RFC-0007: Observability stack¶
- Status: Draft — needs MASTER signoff
- Author: MASTER (drafted by Claude as part of #43)
- Date: 2026-04-28
- Related: #43, #19, #18, #14, #28, #29, #44, RFC-0001, RFC-0002,
kpis.md,performance-budget.md
Decision gate. This RFC proposes the observability stack — log shipper, error reporter, metrics layer, RUM, alerting destination, and dashboard surface. It does not lock anything in. Once MASTER picks, the choice gets captured as an ADR and #43 closes; implementation lands in a follow-up alongside #19.
Summary¶
961tech needs to see what its production infrastructure is doing without paying for it.
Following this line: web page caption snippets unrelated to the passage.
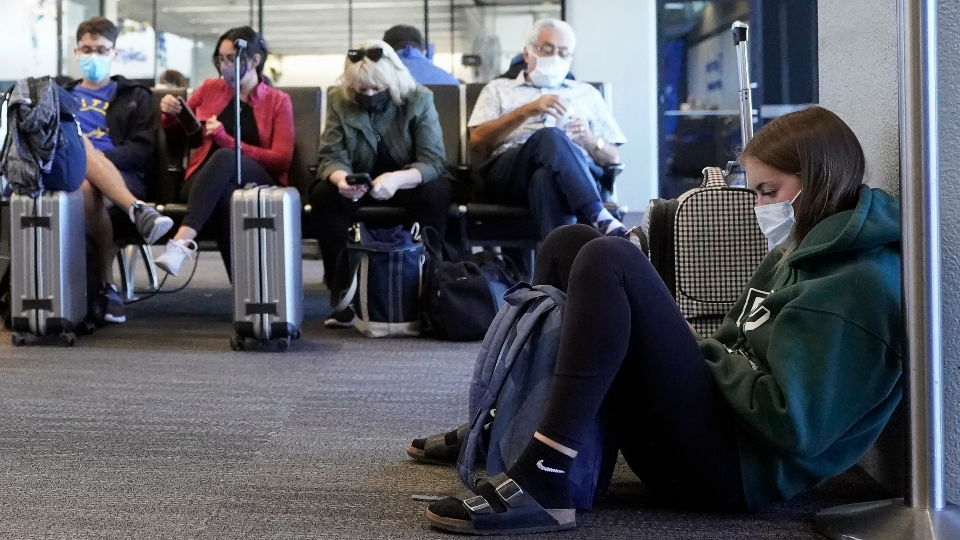 In this Oct. 15, 2020, file photo, passenger Cari Driggs, right, from Provo, Utah, waits to board a United Airlines flight to Hawaii for vacation at San Francisco International Airport in San Francisco.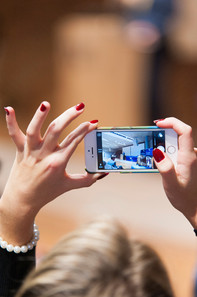 Woman holds iPhone in her hand and films an event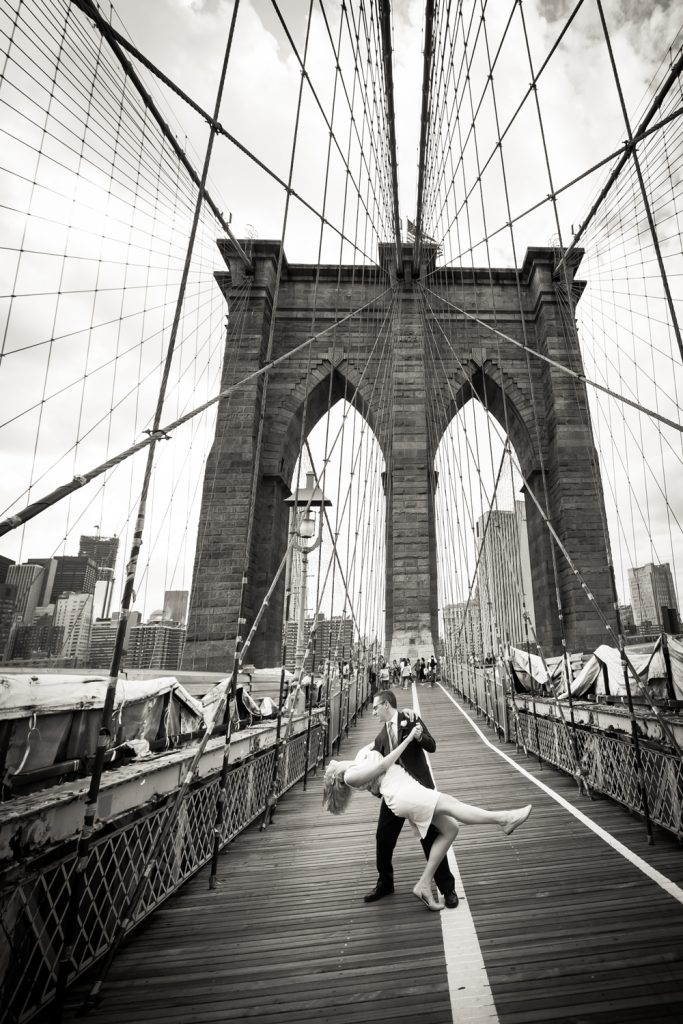 Black and white photo of bride and groom dancing on Brooklyn Bridge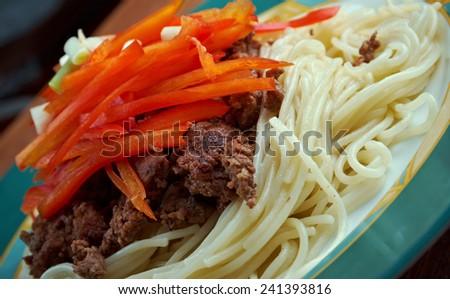 Cincinnati chili - regional style of chili con carne. ingredient chili, spaghetti, paprika , diced onions - stock photo
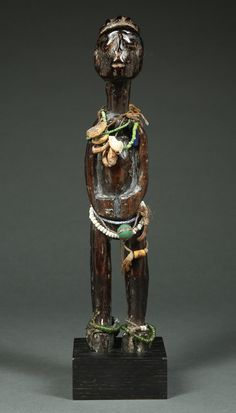 Important Standing Shrine Figure. Kulango Tribe, Côte d'Ivoire, 19th century, 1850-1890. This is an extremely rare and beautiful antique standing shrine figure from the Kulango peoples of Côte d'Ivoire, with significant evidence of use in a shrine context. The figure has an abstract impressionist quality, with an offset, disarming pose, with with its head poised atop an elongated neck and arms clasped at belly.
Today, tech-stack.md § Observability is "nothing instrumented." RFC-0001 picks Cloudflare Pages + Workers + Cron Triggers (BEY PoP, ~$5/mo all-in); RFC-0002 picks pg-boss on the existing Postgres (no new Redis). Those constraints plus a $5–20/mo M1 budget plus a "ship M1 now" mindset collapse the option space tightly.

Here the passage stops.